■ Text zum Lesen ■
● ● ● ●
Viel Spass im Kino. Ich bin nu auch raus erstmal und fahr bei meiner Oma rum den Vorgarten herrichten.

Adios Muchachos

Edith meint mal wieder: "Alles unfähige Kacknubs hier." <- mist flamen muss ich wohl noch üben ;-)


----------



## Gerti (29. April 2009)

askmike schrieb:


> Nachdem wir am Monag 4 Stunden am Deconstructor gewiped sind fasse ich das mal positiv auf!



Wir auch...
Ich fand den Schwierigkeitsgrad Perfekt! Mal endlich was anspruchsvolles wo man sich anstrengen muss. Und umso größer war die Freude, als er am nächsten Raidtag 1st Try lag.
Ich find den nerf schade, auch wenn ich erst 3 Bosse da down hab.


----------



## Murinus (29. April 2009)

ok mal an all die schlauen hier ulduar ist nicht wirklich generft worden. 
den zwichen easy und hard mode gab es nur mini male unterschiede zu anfang. 
jetzt haben sie den easy mode etwas runter geschraubt und den hart mode etwas höher geschraubt.
wenn ihr meint ihr seit imbas und wollt schaffen was keiner so mal ebend schaft dann nemmt euch den hart mode vor.
immer das rum geheule die anderen cuseals wo ich nicht zu zähle möchten auch was neues erleben.

aber der hart mode ist euch sicher zu hart ne.

/close 


			Dieser Inhalt steht nur eingeloggten Mitgliedern zur Verfügung.


----------



## Kildran (29. April 2009)

Redryujin schrieb:


> Ich finde Raids sollen sehr einfach sein. So aussagen wie dann soll man halt öfters online kommen usw finde ich übertrieben.
> 
> Erstens nicht jeder hat jeden Tag zeit um zu raiden. Zweitens wenn man raidet und ständig wipet darf man hohe tränkekosten und Repkosten zahlen. Wenn jetzt einer herkommt, na und dann zahl ich locker weg, sollte man auch mal denken was mit leuten ist nicht nicht jeden tag paar stunden online sind.
> 
> ...
● ● ● ●
■ Gegebene Daten ■

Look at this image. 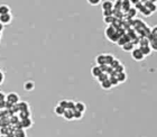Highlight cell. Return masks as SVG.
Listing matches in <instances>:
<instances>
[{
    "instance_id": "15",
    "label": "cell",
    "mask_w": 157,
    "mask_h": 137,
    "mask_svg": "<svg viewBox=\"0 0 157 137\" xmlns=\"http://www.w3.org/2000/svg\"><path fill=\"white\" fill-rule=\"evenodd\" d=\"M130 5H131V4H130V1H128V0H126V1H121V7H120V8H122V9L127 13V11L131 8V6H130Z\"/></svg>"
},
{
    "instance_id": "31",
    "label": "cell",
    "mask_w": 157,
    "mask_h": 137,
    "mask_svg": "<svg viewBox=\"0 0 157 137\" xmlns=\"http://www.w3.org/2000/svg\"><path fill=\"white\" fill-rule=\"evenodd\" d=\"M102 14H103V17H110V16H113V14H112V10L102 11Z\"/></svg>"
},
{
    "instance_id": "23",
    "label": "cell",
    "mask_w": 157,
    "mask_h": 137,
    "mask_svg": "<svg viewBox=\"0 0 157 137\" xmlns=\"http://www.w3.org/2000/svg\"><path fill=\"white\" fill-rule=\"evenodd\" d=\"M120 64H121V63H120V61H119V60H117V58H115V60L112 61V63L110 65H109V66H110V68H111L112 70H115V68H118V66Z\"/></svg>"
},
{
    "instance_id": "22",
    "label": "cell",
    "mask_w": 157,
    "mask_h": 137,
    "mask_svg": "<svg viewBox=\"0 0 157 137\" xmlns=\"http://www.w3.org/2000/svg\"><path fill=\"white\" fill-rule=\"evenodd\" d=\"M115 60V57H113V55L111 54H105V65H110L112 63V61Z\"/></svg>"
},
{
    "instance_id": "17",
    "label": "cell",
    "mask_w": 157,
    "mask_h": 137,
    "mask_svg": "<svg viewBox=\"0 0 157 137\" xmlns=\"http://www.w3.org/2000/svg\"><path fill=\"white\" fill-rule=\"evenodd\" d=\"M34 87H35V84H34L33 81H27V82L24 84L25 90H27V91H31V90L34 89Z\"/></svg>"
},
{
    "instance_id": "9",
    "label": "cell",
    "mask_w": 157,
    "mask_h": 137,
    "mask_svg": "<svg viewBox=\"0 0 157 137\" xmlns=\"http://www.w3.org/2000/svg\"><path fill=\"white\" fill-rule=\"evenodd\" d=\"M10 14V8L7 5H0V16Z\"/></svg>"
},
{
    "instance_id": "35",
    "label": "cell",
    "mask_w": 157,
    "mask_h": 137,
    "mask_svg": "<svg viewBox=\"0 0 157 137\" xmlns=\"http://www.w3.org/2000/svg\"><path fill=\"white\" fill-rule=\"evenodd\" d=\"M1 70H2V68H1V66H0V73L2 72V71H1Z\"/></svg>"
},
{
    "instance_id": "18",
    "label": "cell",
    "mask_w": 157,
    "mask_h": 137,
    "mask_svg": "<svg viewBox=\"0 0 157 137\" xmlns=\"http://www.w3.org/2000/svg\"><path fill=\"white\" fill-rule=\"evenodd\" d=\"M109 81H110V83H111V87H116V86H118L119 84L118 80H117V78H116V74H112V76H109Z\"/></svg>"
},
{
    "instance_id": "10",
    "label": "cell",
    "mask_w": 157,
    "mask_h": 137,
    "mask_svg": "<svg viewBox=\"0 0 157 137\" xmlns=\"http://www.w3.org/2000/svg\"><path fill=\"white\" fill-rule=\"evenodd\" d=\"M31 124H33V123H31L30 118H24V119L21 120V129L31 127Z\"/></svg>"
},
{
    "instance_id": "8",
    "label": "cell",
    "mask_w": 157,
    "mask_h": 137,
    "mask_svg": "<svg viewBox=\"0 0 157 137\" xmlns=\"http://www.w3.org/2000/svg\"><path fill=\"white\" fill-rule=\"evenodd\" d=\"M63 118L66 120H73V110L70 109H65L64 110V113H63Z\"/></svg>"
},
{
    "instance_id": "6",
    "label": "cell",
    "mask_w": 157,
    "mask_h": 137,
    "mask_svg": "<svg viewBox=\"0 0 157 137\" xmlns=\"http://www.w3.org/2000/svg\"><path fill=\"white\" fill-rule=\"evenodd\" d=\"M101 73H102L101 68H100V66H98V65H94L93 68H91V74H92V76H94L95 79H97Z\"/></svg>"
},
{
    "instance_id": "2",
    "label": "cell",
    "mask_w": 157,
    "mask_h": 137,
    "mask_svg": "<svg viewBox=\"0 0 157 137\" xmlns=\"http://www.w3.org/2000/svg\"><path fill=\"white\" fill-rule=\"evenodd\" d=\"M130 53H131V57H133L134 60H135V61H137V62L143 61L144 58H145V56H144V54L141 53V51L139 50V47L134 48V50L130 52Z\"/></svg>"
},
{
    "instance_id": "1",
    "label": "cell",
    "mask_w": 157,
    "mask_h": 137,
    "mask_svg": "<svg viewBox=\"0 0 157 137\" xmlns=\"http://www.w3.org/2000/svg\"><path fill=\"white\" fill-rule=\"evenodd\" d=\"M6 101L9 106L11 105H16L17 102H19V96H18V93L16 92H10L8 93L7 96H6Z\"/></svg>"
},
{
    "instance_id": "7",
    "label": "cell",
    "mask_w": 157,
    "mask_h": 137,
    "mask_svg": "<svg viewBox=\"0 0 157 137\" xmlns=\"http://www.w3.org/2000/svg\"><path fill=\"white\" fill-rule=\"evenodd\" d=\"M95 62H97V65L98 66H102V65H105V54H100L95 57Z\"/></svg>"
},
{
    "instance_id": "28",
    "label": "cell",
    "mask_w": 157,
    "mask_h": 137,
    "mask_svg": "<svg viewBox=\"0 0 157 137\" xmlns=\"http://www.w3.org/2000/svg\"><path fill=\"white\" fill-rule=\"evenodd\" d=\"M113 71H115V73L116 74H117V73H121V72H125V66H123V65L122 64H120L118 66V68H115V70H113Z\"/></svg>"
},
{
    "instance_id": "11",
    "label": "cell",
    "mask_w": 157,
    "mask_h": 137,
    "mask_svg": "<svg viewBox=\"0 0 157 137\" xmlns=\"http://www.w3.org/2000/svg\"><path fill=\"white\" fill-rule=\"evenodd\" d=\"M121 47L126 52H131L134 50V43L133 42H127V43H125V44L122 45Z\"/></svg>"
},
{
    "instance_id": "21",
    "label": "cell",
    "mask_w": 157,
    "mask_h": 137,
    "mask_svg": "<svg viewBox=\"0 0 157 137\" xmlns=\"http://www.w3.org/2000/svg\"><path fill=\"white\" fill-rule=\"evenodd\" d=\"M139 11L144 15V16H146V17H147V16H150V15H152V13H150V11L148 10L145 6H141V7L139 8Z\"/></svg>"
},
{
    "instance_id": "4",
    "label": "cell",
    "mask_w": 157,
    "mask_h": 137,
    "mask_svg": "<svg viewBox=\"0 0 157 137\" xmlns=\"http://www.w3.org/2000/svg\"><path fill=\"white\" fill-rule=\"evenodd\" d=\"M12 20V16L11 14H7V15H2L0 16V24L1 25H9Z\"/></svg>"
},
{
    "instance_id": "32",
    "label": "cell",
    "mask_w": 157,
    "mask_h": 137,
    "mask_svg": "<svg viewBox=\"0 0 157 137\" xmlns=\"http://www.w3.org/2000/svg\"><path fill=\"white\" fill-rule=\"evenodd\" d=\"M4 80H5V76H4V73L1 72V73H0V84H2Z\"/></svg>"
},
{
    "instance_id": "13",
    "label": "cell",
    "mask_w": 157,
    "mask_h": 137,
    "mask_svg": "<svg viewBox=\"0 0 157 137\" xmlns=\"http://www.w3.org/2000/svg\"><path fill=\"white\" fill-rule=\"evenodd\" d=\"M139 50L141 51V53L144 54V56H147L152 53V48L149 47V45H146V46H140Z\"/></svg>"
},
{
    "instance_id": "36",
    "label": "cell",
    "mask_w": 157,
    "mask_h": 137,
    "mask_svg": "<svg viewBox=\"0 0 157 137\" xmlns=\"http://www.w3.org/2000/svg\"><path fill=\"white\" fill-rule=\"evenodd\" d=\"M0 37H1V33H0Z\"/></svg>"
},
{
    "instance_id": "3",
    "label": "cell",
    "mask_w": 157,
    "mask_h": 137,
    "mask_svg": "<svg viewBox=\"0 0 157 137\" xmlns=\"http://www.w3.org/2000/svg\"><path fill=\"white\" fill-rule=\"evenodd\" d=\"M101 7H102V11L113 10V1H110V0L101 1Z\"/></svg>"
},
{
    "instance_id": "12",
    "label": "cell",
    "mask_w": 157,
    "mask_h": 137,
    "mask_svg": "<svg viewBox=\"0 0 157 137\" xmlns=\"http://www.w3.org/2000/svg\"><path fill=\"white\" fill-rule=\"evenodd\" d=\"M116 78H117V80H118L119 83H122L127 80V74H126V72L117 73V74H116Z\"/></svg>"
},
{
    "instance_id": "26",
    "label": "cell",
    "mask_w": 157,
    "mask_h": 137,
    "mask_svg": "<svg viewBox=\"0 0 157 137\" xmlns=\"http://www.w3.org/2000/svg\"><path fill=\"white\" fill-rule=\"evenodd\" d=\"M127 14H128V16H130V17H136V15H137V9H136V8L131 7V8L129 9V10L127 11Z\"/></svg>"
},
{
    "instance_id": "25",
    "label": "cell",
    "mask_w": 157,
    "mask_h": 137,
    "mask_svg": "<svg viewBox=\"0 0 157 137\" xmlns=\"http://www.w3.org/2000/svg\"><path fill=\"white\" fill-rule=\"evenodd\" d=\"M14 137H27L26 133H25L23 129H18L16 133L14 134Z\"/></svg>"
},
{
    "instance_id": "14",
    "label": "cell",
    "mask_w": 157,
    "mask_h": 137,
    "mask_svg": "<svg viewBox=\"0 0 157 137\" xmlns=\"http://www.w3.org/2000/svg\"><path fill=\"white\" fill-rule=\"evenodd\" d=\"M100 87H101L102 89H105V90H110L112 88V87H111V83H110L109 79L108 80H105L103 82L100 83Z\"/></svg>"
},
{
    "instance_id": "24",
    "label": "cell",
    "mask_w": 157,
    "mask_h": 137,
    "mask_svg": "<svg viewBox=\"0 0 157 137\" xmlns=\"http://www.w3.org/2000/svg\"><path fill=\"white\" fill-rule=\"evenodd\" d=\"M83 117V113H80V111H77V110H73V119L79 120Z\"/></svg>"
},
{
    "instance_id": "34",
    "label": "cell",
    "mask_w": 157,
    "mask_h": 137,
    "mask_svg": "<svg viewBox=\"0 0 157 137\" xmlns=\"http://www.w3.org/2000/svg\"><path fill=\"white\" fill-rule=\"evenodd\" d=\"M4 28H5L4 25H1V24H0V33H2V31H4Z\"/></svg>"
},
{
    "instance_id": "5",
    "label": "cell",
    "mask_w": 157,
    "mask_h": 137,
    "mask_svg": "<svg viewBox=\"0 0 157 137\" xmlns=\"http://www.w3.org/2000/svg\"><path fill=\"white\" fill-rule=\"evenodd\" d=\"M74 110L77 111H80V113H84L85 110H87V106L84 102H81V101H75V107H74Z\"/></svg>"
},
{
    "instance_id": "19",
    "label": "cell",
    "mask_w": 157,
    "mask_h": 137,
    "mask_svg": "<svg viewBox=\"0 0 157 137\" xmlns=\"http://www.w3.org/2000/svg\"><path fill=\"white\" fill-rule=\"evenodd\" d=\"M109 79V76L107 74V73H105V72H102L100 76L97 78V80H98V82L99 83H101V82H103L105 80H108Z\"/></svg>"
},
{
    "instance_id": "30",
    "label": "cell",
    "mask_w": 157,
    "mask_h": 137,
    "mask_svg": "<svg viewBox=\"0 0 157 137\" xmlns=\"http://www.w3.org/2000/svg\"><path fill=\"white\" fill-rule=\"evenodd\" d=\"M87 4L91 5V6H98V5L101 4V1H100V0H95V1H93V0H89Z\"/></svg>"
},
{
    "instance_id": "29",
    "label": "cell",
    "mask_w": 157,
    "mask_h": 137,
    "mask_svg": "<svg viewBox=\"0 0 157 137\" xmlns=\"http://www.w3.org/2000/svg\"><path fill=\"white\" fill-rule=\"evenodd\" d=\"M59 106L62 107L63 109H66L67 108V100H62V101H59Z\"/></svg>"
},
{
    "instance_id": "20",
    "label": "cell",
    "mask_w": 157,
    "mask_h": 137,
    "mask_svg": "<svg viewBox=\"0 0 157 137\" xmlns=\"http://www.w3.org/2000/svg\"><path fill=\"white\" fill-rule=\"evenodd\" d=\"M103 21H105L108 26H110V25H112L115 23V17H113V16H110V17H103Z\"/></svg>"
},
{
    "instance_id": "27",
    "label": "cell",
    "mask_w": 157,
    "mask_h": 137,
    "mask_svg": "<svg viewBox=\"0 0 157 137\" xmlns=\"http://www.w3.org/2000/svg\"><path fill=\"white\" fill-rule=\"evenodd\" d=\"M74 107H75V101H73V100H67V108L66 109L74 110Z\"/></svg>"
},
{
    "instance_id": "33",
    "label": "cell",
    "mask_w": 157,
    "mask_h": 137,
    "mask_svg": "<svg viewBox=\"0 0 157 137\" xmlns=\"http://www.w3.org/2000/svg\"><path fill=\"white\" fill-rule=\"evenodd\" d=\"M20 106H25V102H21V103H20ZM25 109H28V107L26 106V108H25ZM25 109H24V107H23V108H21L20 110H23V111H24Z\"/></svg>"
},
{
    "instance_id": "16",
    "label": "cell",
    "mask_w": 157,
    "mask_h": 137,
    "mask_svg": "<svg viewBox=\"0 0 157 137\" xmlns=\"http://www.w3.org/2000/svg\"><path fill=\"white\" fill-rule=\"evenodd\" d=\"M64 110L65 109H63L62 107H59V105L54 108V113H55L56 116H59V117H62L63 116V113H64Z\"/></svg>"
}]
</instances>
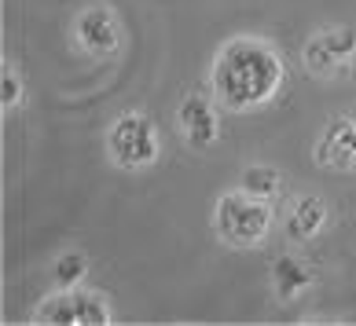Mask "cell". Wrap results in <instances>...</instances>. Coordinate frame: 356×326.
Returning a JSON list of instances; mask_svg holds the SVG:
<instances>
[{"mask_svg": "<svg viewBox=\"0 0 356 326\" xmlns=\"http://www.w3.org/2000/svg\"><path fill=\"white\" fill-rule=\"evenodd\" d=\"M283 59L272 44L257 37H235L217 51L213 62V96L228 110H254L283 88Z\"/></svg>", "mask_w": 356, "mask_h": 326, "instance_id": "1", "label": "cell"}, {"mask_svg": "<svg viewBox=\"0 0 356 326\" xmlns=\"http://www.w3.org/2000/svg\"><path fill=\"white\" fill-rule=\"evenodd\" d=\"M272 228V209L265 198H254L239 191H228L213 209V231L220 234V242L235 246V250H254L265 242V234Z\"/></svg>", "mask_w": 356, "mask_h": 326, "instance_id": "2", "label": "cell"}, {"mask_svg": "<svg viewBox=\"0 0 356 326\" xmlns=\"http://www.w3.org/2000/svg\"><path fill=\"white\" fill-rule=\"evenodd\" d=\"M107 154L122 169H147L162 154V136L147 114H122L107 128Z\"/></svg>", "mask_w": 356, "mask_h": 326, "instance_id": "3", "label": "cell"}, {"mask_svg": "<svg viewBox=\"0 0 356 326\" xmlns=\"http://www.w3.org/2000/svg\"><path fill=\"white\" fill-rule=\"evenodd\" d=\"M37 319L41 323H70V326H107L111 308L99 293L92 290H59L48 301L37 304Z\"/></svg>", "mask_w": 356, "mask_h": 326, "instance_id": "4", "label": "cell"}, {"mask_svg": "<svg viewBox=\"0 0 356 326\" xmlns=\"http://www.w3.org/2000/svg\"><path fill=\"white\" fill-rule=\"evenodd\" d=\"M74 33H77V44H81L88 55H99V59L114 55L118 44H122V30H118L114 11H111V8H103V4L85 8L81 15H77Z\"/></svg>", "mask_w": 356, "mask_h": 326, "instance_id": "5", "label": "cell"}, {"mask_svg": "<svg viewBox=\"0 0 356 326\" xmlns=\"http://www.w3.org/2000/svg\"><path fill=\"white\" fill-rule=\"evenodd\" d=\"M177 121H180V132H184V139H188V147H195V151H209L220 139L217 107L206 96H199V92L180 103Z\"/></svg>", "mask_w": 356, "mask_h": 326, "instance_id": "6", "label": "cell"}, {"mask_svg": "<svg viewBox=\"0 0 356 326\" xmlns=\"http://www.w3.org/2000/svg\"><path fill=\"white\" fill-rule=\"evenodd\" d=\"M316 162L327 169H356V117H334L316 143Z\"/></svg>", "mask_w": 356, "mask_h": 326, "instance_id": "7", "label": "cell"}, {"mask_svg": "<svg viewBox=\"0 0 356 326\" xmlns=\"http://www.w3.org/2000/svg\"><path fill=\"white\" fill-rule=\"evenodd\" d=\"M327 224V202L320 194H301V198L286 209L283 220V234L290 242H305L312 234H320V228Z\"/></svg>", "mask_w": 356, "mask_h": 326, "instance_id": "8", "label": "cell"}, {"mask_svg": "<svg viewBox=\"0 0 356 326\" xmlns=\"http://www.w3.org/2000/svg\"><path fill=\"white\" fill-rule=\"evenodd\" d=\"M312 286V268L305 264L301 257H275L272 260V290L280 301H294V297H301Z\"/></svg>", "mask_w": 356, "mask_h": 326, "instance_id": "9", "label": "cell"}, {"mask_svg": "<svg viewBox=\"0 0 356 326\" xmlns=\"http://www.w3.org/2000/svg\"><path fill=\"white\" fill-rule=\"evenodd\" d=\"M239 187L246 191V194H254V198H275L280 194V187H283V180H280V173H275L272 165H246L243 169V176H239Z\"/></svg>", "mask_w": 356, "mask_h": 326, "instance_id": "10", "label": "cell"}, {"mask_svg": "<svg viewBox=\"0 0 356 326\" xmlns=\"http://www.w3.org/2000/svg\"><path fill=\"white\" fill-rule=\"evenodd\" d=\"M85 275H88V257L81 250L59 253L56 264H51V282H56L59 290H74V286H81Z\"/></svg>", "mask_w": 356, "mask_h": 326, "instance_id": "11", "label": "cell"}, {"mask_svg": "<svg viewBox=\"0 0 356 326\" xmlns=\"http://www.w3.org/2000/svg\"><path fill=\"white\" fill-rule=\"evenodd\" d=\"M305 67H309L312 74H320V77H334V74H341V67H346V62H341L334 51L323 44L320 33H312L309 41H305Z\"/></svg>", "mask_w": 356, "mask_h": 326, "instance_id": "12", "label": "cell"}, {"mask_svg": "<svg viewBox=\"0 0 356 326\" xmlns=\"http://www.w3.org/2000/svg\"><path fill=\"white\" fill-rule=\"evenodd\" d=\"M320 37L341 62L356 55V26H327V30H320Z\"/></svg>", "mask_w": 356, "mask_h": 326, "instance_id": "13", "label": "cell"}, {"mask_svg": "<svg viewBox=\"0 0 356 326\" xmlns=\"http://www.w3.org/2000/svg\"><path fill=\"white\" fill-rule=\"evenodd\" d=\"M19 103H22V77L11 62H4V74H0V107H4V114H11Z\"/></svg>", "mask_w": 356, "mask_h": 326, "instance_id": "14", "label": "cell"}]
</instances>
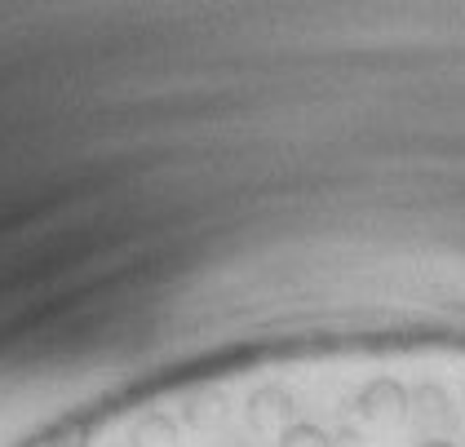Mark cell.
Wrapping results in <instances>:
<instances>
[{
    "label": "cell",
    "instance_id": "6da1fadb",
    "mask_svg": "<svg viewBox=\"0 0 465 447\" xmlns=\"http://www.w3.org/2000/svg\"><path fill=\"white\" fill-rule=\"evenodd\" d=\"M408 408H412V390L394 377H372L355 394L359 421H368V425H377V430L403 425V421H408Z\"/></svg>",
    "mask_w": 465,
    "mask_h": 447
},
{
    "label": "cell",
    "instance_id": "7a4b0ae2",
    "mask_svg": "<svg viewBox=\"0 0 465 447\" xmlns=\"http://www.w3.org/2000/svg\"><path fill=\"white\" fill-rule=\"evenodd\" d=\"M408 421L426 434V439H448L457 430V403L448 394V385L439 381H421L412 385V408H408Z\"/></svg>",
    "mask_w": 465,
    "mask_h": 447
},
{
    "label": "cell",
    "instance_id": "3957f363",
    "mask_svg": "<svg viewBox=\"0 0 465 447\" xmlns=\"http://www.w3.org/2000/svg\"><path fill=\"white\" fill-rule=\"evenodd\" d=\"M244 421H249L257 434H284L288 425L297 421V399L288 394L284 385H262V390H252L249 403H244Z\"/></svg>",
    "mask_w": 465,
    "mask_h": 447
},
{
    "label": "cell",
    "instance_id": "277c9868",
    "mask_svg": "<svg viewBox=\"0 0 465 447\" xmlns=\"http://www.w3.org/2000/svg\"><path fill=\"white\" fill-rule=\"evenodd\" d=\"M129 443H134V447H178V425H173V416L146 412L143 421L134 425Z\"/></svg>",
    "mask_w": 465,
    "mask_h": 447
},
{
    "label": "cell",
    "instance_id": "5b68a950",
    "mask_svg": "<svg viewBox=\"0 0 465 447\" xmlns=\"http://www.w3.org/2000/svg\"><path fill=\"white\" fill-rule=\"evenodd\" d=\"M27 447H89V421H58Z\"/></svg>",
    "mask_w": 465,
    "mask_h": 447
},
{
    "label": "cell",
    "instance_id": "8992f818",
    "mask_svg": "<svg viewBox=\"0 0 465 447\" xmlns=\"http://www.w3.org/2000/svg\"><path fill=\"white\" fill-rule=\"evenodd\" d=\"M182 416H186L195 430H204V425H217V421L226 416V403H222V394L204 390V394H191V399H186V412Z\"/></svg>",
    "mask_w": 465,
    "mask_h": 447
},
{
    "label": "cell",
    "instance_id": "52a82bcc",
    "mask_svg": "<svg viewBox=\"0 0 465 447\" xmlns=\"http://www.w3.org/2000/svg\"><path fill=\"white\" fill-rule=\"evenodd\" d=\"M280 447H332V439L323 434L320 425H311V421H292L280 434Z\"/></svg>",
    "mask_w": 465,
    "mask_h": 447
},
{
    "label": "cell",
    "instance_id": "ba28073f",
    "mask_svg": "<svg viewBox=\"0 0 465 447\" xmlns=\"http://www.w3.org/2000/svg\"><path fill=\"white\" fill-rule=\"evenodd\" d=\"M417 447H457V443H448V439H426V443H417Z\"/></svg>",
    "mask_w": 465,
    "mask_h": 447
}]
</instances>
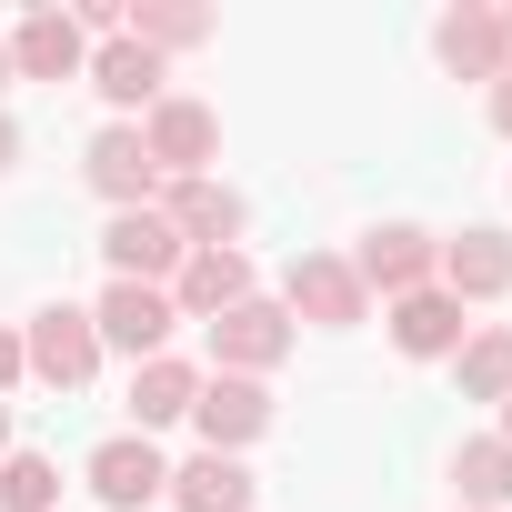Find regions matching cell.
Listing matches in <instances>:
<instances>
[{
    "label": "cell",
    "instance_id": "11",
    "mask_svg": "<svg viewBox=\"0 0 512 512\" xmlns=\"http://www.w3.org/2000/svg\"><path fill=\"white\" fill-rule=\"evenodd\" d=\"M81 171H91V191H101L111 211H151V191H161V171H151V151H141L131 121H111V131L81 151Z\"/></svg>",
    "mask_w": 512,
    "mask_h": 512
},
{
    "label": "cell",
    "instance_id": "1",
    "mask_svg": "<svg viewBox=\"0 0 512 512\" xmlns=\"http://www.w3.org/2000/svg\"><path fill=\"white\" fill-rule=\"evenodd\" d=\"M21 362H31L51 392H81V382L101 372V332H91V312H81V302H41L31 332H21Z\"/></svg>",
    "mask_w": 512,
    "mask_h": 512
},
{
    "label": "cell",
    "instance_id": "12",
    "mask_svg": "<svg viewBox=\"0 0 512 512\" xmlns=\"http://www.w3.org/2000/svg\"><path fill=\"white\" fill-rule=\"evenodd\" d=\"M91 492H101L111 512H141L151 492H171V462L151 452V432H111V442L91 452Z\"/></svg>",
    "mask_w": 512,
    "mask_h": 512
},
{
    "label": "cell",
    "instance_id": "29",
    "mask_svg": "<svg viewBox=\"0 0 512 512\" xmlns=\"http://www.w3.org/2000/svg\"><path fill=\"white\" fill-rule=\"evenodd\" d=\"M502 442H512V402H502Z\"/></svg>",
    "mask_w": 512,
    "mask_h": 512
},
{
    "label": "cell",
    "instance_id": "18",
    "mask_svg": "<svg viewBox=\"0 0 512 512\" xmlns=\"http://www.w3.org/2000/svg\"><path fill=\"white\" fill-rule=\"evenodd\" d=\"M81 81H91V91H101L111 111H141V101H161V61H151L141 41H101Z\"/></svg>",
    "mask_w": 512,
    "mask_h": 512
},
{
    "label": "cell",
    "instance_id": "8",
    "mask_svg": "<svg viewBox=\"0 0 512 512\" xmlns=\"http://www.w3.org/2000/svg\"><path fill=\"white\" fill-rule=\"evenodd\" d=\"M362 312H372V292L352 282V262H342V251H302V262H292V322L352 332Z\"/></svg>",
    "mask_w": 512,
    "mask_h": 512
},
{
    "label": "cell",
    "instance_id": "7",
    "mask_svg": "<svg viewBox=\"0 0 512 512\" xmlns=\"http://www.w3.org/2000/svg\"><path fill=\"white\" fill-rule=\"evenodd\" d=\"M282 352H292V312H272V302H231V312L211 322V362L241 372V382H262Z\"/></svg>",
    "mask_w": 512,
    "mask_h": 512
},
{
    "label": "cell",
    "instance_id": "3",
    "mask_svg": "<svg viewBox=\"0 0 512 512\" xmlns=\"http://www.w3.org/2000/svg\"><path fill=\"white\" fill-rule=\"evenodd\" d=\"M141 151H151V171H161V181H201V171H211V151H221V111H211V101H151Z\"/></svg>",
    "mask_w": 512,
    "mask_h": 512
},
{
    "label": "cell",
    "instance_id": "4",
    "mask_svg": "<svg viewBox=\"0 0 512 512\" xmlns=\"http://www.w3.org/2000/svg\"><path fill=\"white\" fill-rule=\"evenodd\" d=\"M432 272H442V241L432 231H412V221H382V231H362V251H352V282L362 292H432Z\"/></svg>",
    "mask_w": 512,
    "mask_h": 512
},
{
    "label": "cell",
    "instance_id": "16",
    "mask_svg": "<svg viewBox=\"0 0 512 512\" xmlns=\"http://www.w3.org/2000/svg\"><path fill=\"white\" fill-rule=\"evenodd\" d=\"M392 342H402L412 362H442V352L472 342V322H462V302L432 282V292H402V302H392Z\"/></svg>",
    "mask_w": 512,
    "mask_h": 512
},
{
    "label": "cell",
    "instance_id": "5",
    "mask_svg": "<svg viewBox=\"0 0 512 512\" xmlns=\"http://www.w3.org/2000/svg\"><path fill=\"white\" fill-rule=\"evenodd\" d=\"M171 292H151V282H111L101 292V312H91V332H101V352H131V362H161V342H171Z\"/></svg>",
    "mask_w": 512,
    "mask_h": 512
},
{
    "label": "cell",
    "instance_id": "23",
● ● ● ●
■ Zu lösende Aufgabe ■
Kopiere aus dem Forumsauszug den Abschnitt von „den zwichen easy“ bis „Mitgliedern zur Verfügung.“ wortgetreu.

■ Ergebnis ■
den zwichen easy und hard mode gab es nur mini male unterschiede zu anfang. 
jetzt haben sie den easy mode etwas runter geschraubt und den hart mode etwas höher geschraubt.
wenn ihr meint ihr seit imbas und wollt schaffen was keiner so mal ebend schaft dann nemmt euch den hart mode vor.
immer das rum geheule die anderen cuseals wo ich nicht zu zähle möchten auch was neues erleben.

aber der hart mode ist euch sicher zu hart ne.

/close 


			Dieser Inhalt steht nur eingeloggten Mitgliedern zur Verfügung.